• **MATERIAL FOR THIS EXERCISE**:
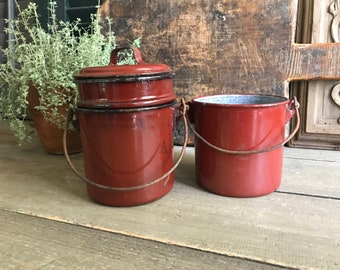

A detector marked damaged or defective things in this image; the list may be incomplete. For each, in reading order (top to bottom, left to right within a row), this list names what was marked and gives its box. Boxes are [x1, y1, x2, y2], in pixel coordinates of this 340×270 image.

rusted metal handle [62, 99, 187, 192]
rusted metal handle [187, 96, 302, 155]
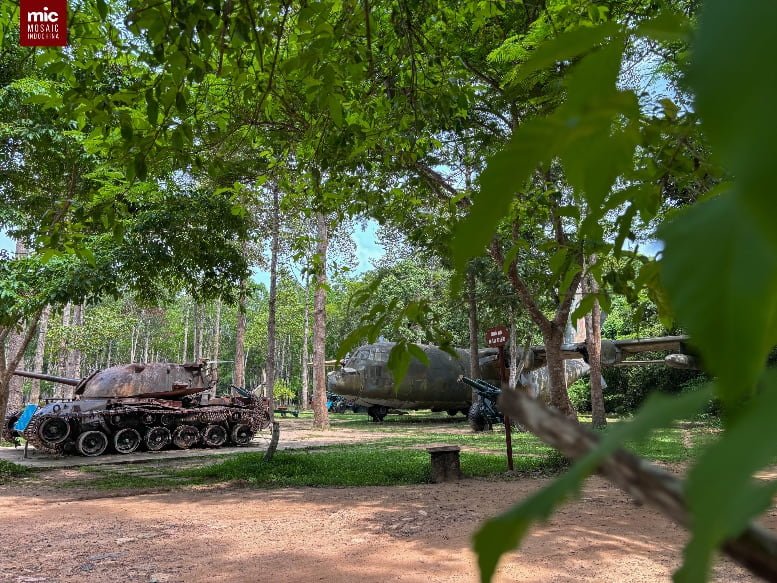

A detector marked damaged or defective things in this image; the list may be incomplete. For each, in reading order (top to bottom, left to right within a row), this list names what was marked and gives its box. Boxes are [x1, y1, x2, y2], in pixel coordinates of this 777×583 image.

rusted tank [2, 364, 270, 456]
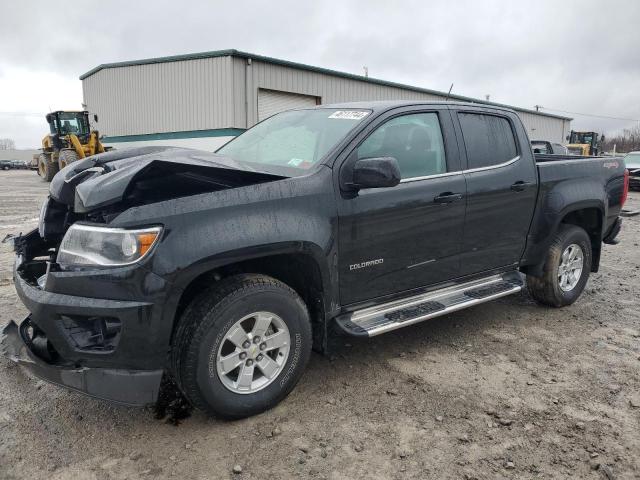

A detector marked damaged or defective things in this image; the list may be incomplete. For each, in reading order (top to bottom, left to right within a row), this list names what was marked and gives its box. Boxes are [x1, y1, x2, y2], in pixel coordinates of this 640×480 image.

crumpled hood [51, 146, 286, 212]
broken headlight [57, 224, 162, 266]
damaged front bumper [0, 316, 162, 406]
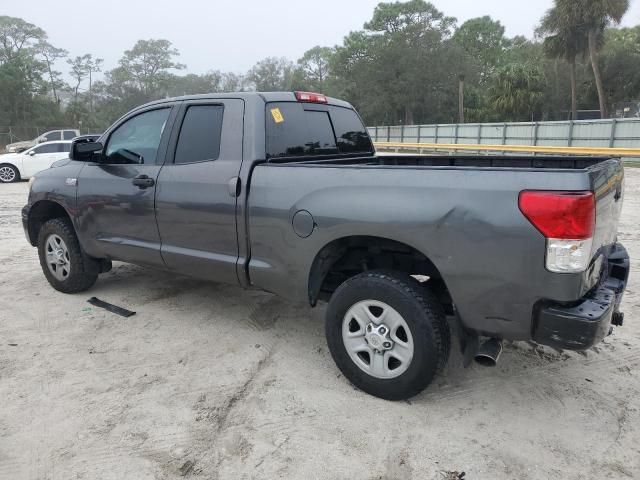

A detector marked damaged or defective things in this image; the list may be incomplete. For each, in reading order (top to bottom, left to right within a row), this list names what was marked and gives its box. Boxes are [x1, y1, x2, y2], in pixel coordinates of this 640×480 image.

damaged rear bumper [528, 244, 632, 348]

• **EXERCISE**: Please copy the entries in full. Leave each image out.

• **SOLVED EXERCISE**:
A detector marked damaged or defective things in this image; the list may be incomplete. For each, in reading order (top to bottom, left to right within a row), this list names what was marked and gives its box. Boxes are [x1, y1, x2, y2], in pixel coordinates of this 340×270 image.

rusted metal handle [62, 99, 187, 192]
rusted metal handle [187, 96, 302, 155]

A detector marked damaged or defective things in this image; the list may be incomplete. For each, in reading order (top to bottom, left to right within a row), this list names what was marked and gives its box. Boxes are [x1, y1, x2, y2], in pixel coordinates of this 777×583 image.

rusted tank [2, 364, 270, 456]

A detector marked damaged or defective things in this image; the list may be incomplete. For each, in reading order (top to bottom, left to right within a row), this list names what was marked and gives its box. Boxes are [x1, y1, x2, y2], in pixel coordinates of this 640×480 image.

crumpled hood [51, 146, 286, 212]
broken headlight [57, 224, 162, 266]
damaged front bumper [0, 316, 162, 406]

A detector marked damaged or defective things in this image; the list may be incomplete. For each, in reading order (top to bottom, left to right within a row), this list names what was marked and gives its box. Boxes are [x1, y1, x2, y2], in pixel coordinates of this 640×480 image.

damaged rear bumper [528, 244, 632, 348]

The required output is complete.